Page text ::

::::

A large number of contestants being in the fray will pose logistic problems for the Election Commission. One Electronic Voting Machine (EVM) can accommodate 16 names and the control unit can record the voting of only four such EVMs linked together. This means each control unit can register a maximum of 64 candidates. As a result, the EC will have to make necessary arrangements, such as increasing the number of control units and EVMs in each polling station in the constituency, if the protesting farmers remain in the fray.

This is reminiscent of a situation that the poll panel had to face in the 1996 Lok Sabha elections in Nalgonda constituency, when a record number of 480 candidates filed their nominations as a mark of protest against the lack of safe drinking water for the fluoride affected villages of the district. The EC had to requisition a jumbo-sized ballot paper instead of EVMs to facilitate polling. Most of the independents were sponsored by the Jala Sadhana Samithi, a farmers’ organisation that had launched an agitation for early implementation of Srisailam Left Bank Canal project and drinking water supply scheme for fluoride-affected villages.

::::

Supplied information ::
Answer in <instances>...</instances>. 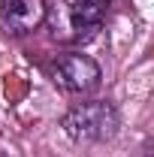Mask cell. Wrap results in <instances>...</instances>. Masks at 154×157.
Listing matches in <instances>:
<instances>
[{
  "label": "cell",
  "mask_w": 154,
  "mask_h": 157,
  "mask_svg": "<svg viewBox=\"0 0 154 157\" xmlns=\"http://www.w3.org/2000/svg\"><path fill=\"white\" fill-rule=\"evenodd\" d=\"M45 21V0H3L0 3V30L9 36L30 33Z\"/></svg>",
  "instance_id": "cell-3"
},
{
  "label": "cell",
  "mask_w": 154,
  "mask_h": 157,
  "mask_svg": "<svg viewBox=\"0 0 154 157\" xmlns=\"http://www.w3.org/2000/svg\"><path fill=\"white\" fill-rule=\"evenodd\" d=\"M118 109L106 100H88V103H79L73 106L67 115L60 118V127L64 133L76 142H103V139H112L118 133Z\"/></svg>",
  "instance_id": "cell-1"
},
{
  "label": "cell",
  "mask_w": 154,
  "mask_h": 157,
  "mask_svg": "<svg viewBox=\"0 0 154 157\" xmlns=\"http://www.w3.org/2000/svg\"><path fill=\"white\" fill-rule=\"evenodd\" d=\"M52 73H55V82L70 94H91L100 85V76H103L100 63L94 58H88V55H82V52L60 55L55 60V67H52Z\"/></svg>",
  "instance_id": "cell-2"
},
{
  "label": "cell",
  "mask_w": 154,
  "mask_h": 157,
  "mask_svg": "<svg viewBox=\"0 0 154 157\" xmlns=\"http://www.w3.org/2000/svg\"><path fill=\"white\" fill-rule=\"evenodd\" d=\"M88 3H100V6H106V3H109V0H88Z\"/></svg>",
  "instance_id": "cell-5"
},
{
  "label": "cell",
  "mask_w": 154,
  "mask_h": 157,
  "mask_svg": "<svg viewBox=\"0 0 154 157\" xmlns=\"http://www.w3.org/2000/svg\"><path fill=\"white\" fill-rule=\"evenodd\" d=\"M67 15H70V27L76 30V36H82V33H94L97 27L103 24L106 6L88 3V0H76V3L67 9Z\"/></svg>",
  "instance_id": "cell-4"
}]
</instances>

::::

What is asked ::
Please change "protesting farmers" to "agitating farmers" in the stretch of the passage on election logistics from "A large number" through "in the fray.". Rely only on the passage on election logistics.

Result below ::
A large number of contestants being in the fray will pose logistic problems for the Election Commission. One Electronic Voting Machine (EVM) can accommodate 16 names and the control unit can record the voting of only four such EVMs linked together. This means each control unit can register a maximum of 64 candidates. As a result, the EC will have to make necessary arrangements, such as increasing the number of control units and EVMs in each polling station in the constituency, if the agitating farmers remain in the fray.